Le budget d’austérité 2010-2011 a imposé un virage drastique dans les politiques publiques au Québec, en abandonnant un modèle de relative solidarité sociale pour y préférer un modèle régressif. En effet, le recours accru à la taxation, à la privatisation et à la tarification des services publics aura pour effet de diminuer l’accessibilité à ces services pourtant jugés essentiels, tout en appauvrissant la classe moyenne et les personnes en situation de pauvreté. Pendant ce temps, les scandales de corruption et de collusion font les manchettes et les banques, les PDG et les grandes entreprises, principaux responsables de la crise économique, font des profits faramineux. Depuis ce budget et celui de 2011-2012, la grogne populaire s’est exprimée par toutes sortes de moyens.

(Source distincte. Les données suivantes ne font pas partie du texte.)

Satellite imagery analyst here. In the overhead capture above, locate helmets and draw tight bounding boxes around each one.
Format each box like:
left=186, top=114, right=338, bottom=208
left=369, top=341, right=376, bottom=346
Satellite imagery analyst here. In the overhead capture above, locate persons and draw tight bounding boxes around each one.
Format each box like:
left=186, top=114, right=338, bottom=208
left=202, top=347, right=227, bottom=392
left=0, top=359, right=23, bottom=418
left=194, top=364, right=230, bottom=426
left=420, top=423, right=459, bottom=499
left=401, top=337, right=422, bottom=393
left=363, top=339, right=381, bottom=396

Des pétitions ont été lancées, des lettres ouvertes écrites dans les journaux, les députéEs ont été rencontréEs, des mémoires ont été déposés en consultation pré-budgétaire, des manifestations de toutes sortes ainsi que des occupations et des actions plus dérangeantes ont également eu lieu.
Pourtant, le gouvernement fait toujours la sourde oreille aux demandes de la majorité de la population qui souhaite une réelle redistribution de la richesse. La Coalition opposée à la tarification et à la privatisation des services publics hausse donc le ton d’un cran et invite les membres de la Coalition et, plus largement, la population, à exprimer sa colère et son indignation lors d’une action de blocage, à large mobilisation, qui visera une cible politique. Cette action qui aura lieu le 16 février 2012, à quelques jours du dépôt du budget, porte les trois revendications prioritaires de la Coalition, soit :
- le retrait de la taxe santé de 200$ par personne par année ;
- le retrait de la hausse annoncée des tarifs d’électricité ;
- le retrait de la hausse annoncée des frais de scolarité.